═════ Data for the task

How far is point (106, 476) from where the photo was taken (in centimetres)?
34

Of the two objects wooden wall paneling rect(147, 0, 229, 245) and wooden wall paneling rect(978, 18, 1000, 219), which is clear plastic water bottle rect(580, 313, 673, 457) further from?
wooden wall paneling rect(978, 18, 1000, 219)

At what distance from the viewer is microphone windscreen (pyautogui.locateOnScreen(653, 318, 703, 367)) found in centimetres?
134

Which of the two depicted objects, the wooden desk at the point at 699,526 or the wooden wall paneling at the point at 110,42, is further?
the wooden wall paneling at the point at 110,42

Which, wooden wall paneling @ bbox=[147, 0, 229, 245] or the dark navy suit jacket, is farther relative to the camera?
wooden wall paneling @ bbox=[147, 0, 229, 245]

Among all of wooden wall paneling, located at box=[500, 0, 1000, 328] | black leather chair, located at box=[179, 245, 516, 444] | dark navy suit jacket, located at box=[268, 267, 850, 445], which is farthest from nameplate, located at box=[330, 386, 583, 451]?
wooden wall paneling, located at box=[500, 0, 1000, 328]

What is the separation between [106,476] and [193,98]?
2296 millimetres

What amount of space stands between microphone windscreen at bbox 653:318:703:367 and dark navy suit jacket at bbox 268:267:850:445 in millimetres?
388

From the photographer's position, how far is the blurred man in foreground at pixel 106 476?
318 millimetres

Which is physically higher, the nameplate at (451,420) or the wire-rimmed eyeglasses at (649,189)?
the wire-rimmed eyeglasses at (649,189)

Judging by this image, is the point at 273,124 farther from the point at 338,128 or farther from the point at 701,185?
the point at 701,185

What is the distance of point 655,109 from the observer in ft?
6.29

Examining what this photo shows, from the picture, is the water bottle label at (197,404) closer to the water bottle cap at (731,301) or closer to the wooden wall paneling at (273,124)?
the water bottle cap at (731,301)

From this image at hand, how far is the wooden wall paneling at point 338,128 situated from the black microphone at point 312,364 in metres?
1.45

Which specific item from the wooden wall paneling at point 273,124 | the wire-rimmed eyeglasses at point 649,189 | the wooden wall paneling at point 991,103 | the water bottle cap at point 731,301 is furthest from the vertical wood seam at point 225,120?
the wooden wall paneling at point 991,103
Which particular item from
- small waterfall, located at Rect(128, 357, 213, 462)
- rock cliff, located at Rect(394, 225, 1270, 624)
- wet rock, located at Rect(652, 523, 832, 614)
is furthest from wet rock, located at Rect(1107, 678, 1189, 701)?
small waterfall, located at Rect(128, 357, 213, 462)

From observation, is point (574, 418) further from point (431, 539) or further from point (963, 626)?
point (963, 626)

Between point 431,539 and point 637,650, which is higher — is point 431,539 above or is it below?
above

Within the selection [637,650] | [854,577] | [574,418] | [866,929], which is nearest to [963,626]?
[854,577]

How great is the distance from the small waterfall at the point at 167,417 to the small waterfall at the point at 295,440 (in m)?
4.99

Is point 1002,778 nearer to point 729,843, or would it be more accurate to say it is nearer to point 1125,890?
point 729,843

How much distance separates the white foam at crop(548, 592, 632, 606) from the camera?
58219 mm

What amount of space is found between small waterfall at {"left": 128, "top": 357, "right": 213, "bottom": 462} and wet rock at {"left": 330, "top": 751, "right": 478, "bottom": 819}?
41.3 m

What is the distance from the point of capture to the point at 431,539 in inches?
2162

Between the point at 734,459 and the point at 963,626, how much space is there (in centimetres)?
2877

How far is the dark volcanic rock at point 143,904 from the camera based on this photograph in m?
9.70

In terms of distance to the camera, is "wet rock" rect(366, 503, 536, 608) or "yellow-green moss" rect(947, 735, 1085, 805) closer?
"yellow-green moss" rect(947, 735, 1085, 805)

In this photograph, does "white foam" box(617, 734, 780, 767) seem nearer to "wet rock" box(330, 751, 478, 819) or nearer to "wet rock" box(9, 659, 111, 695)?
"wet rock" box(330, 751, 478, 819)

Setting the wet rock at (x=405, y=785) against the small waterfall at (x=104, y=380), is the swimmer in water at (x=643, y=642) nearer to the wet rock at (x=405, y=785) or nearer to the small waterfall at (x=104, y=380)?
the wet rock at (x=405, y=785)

══════════

▶ [Requirements]: Copy out every one of the rows above word for word, from the first to the last.

▶ [Exercise answer]:
How far is point (106, 476) from where the photo was taken (in centimetres)?
34

Of the two objects wooden wall paneling rect(147, 0, 229, 245) and wooden wall paneling rect(978, 18, 1000, 219), which is clear plastic water bottle rect(580, 313, 673, 457) further from?
wooden wall paneling rect(978, 18, 1000, 219)

At what distance from the viewer is microphone windscreen (pyautogui.locateOnScreen(653, 318, 703, 367)) found in centimetres?
134

Which of the two depicted objects, the wooden desk at the point at 699,526 or the wooden wall paneling at the point at 110,42, is further?
the wooden wall paneling at the point at 110,42

Which, wooden wall paneling @ bbox=[147, 0, 229, 245] or the dark navy suit jacket, is farther relative to the camera?
wooden wall paneling @ bbox=[147, 0, 229, 245]

Among all of wooden wall paneling, located at box=[500, 0, 1000, 328] | black leather chair, located at box=[179, 245, 516, 444] | dark navy suit jacket, located at box=[268, 267, 850, 445], which is farthest from nameplate, located at box=[330, 386, 583, 451]?
wooden wall paneling, located at box=[500, 0, 1000, 328]

What is the separation between [106,476] and [193,98]?
2296 millimetres

What amount of space stands between microphone windscreen at bbox 653:318:703:367 and dark navy suit jacket at bbox 268:267:850:445 in millimetres?
388

From the photographer's position, how far is the blurred man in foreground at pixel 106 476?
318 millimetres

Which is physically higher, the nameplate at (451,420) or the wire-rimmed eyeglasses at (649,189)?
the wire-rimmed eyeglasses at (649,189)

Judging by this image, is the point at 273,124 farther from the point at 338,128 or farther from the point at 701,185?
the point at 701,185

What is the distance of point 655,109 from the observer in ft?
6.29

Examining what this photo shows, from the picture, is the water bottle label at (197,404) closer to the water bottle cap at (731,301) or closer to the wooden wall paneling at (273,124)?
the water bottle cap at (731,301)

From this image at hand, how far is the wooden wall paneling at point 338,128 situated from the black microphone at point 312,364 in metres?
1.45

Which specific item from the wooden wall paneling at point 273,124 | the wire-rimmed eyeglasses at point 649,189 | the wooden wall paneling at point 991,103 | the water bottle cap at point 731,301 is furthest from the vertical wood seam at point 225,120?
the wooden wall paneling at point 991,103
Which particular item from
- small waterfall, located at Rect(128, 357, 213, 462)
- rock cliff, located at Rect(394, 225, 1270, 624)
- wet rock, located at Rect(652, 523, 832, 614)
is furthest from wet rock, located at Rect(1107, 678, 1189, 701)?
small waterfall, located at Rect(128, 357, 213, 462)

From observation, is point (574, 418) further from point (431, 539) or further from point (963, 626)?
point (963, 626)

Between point 431,539 and point 637,650, which is higher — is point 431,539 above or is it below?
above

Within the selection [637,650] | [854,577] | [574,418] | [866,929], which is nearest to [963,626]?
[854,577]

How great is the distance from the small waterfall at the point at 167,417 to the small waterfall at the point at 295,440 (in m)?
4.99

Is point 1002,778 nearer to point 729,843, or would it be more accurate to say it is nearer to point 1125,890?
point 729,843

How much distance separates the white foam at crop(548, 592, 632, 606) from the camera?
58219 mm

What amount of space is found between small waterfall at {"left": 128, "top": 357, "right": 213, "bottom": 462} and wet rock at {"left": 330, "top": 751, "right": 478, "bottom": 819}?
41.3 m

What is the distance from the point of capture to the point at 431,539 in inches?
2162

Between the point at 734,459 and the point at 963,626, how much space is there (in centimetres)?
2877

How far is the dark volcanic rock at point 143,904 from the camera based on this photograph in m?
9.70

In terms of distance to the camera, is "wet rock" rect(366, 503, 536, 608) or "yellow-green moss" rect(947, 735, 1085, 805) closer?
"yellow-green moss" rect(947, 735, 1085, 805)

In this photograph, does "white foam" box(617, 734, 780, 767) seem nearer to "wet rock" box(330, 751, 478, 819) or nearer to "wet rock" box(9, 659, 111, 695)?
"wet rock" box(330, 751, 478, 819)

Setting the wet rock at (x=405, y=785) against the small waterfall at (x=104, y=380), is the swimmer in water at (x=643, y=642) nearer to the wet rock at (x=405, y=785) or nearer to the small waterfall at (x=104, y=380)?
the wet rock at (x=405, y=785)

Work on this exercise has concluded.